| TESTO DI PARTENZA |
═══
Tutto ciò che è buono e desiderabile in un regno sano può essere comunicato in questo modo a chiunque ne abbia necessità.

 

La conservazione delle informazioni è uno strumento chiave, nella salvaguardia della società. Richard Svende, appassionato bibliotecario che fece del suo amore per la letteratura e la parola scritta oggetto di studio, in questo saggio – che avrebbe potuto essere illuminante ma non dona che qualche informazione in più su quelle che furono quei luoghi sacri in cui è possibile custodire il sapere -, conserva una Verità trascendentale che niente e nessuno, alcun luogo o spazio potrà annientare in quanto, mediante fatti attendibili, è possibile esplorare luoghi in cui questa Verità di cui parlo, la conoscenza, è preservata da un grande potere, quasi un qualcosa di prezioso. Espediente che segna il declino della società e della civiltà.
Un esame attento sul Tempo, su resti o archivi storici che esplicano come la letteratura, negli anni, sia stata oggetto di eresia, annientamento, e la consapevolezza che certi manoscritti abbiano una certa rilevanza poiché quasi magici, significativi, antichi e universali la cui utilità è sovvertita dall’idea che certi testi aiutano a comprendere la vita e le opere di uno scrittore ampliando le nostre conoscenze in merito.
═══
| CONTENUTO DEL DATASET |
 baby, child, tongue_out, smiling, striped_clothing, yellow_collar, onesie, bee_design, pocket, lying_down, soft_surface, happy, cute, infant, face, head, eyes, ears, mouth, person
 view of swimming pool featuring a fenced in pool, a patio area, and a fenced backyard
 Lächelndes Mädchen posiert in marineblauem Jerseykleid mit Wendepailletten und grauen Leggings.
═══
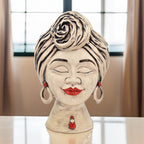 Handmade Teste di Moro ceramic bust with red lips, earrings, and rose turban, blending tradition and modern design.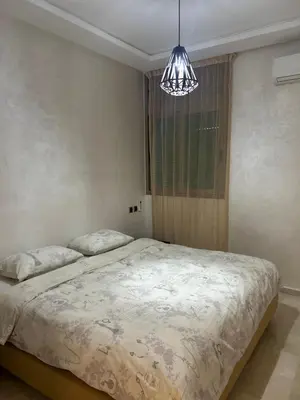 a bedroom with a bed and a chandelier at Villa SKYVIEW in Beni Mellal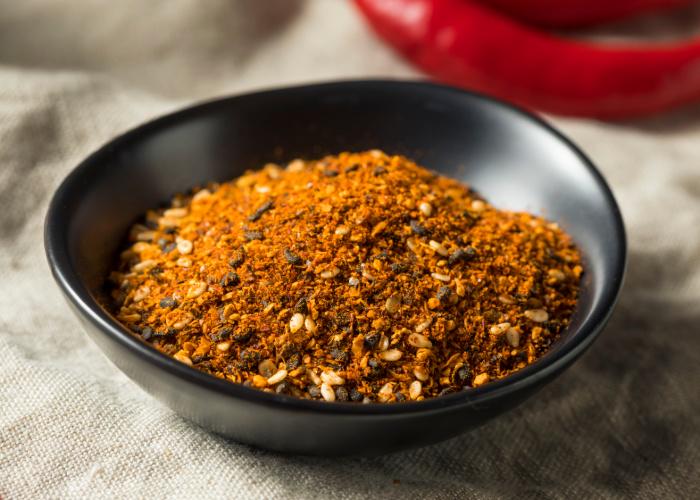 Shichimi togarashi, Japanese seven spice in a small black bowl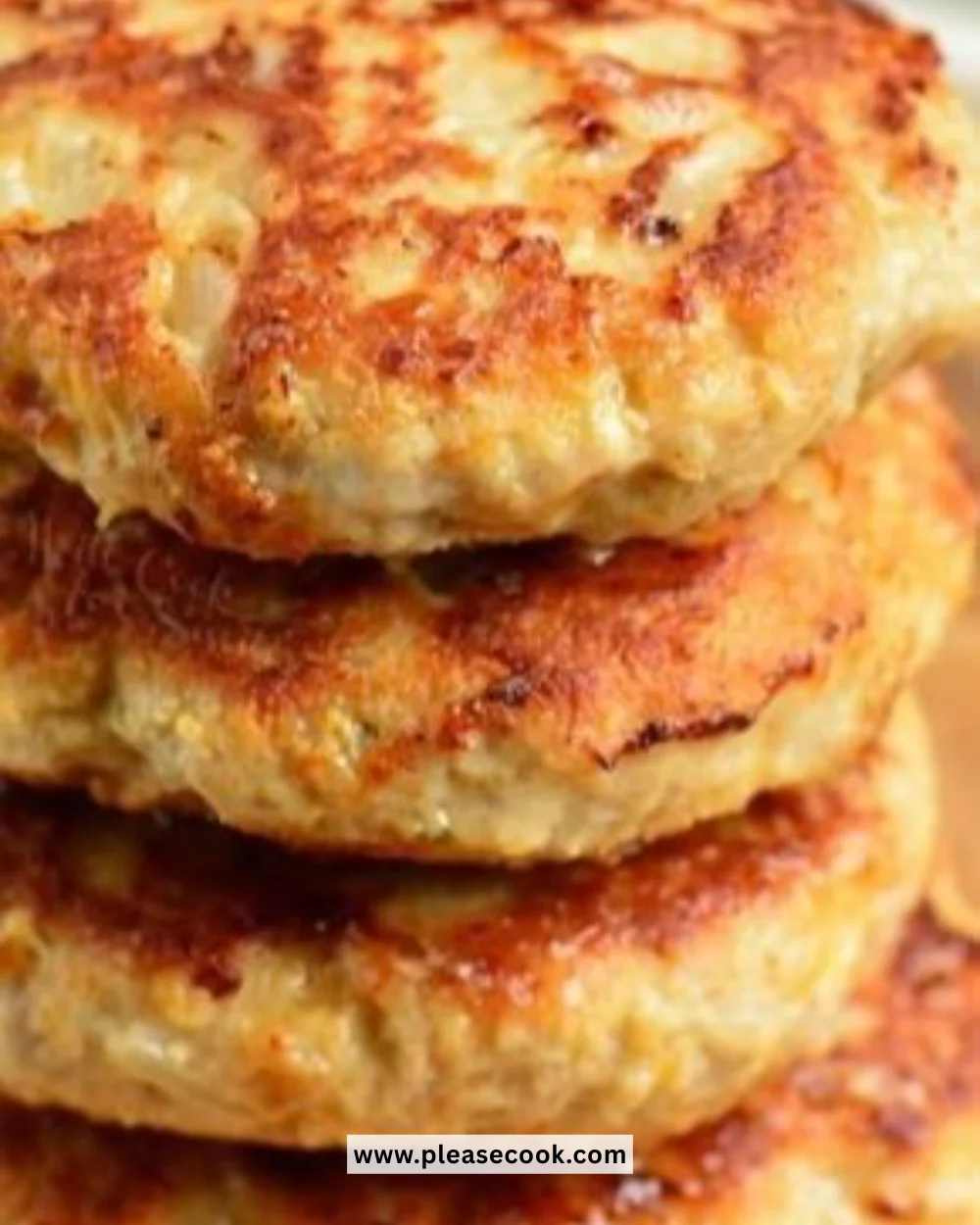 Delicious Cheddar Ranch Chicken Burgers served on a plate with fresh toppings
═══
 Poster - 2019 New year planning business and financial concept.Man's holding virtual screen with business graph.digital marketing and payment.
═══
| COMPITO 1 |
Restituisci il passo del testo sulla conservazione delle informazioni che va da "Tutto ciò che" fino a "e della civiltà.", incluso.
| COMPITO 2 |
Nel testo sulla conservazione delle informazioni, chi è Richard Svende?
| COMPITO 3 |
Prosegui il testo sulla conservazione delle informazioni dopo la sua ultima frase.

| RISPOSTA 1 |
Tutto ciò che è buono e desiderabile in un regno sano può essere comunicato in questo modo a chiunque ne abbia necessità.

 

La conservazione delle informazioni è uno strumento chiave, nella salvaguardia della società. Richard Svende, appassionato bibliotecario che fece del suo amore per la letteratura e la parola scritta oggetto di studio, in questo saggio – che avrebbe potuto essere illuminante ma non dona che qualche informazione in più su quelle che furono quei luoghi sacri in cui è possibile custodire il sapere -, conserva una Verità trascendentale che niente e nessuno, alcun luogo o spazio potrà annientare in quanto, mediante fatti attendibili, è possibile esplorare luoghi in cui questa Verità di cui parlo, la conoscenza, è preservata da un grande potere, quasi un qualcosa di prezioso. Espediente che segna il declino della società e della civiltà.

| RISPOSTA 2 |
Un appassionato bibliotecario che fece del suo amore per la letteratura e la parola scritta oggetto di studio.

| RISPOSTA 3 |
Per certi versi una lontana reminiscenza del capolavoro di Ray Bradbury, in cui i libri erano così tanto amati da << salvarli >> dalle stesse fiamme. Ma generato, negli anni, da forti sentimenti di odio e amore che impedirono studiosi, ricercatori, archivisti a preservare il sapere, la conoscenza, affondando le radici nel passato in cui l’immaginazione è ritenuta la più grande messa inscena delle grandi civiltà del mondo antico. Mentre l’ignoranza dilagava e si propagava come una piaga, apologia di periodi di lento degrado causata da scarsi finanziamenti, innumerevoli stati di incuria e insoddisfazione per le istruzioni.
Quale sarebbe stata la << cura >> affinché tale processo venga arrestato? Disgraziatamente, anche in epoca moderna, i libri sono oggetto di diffamazione. Spesso scruto nel volto di molti smorfie di disgusto, quasi repulsione, all’idea che il sapere, la parola scritta abbia più importanza di quel che si crede, e tutto il resto è solo un contorno. Ho spesso pensato alla veridicità di questo mio pensiero, abbracciandolo quasi come una filosofia di vita, assorbite anche dal mio spirito, mentre osservo gruppi di anime stolte muoversi come marionette quasi prive di identità. Approdando però nel mondo inconsapevoli del loro agire.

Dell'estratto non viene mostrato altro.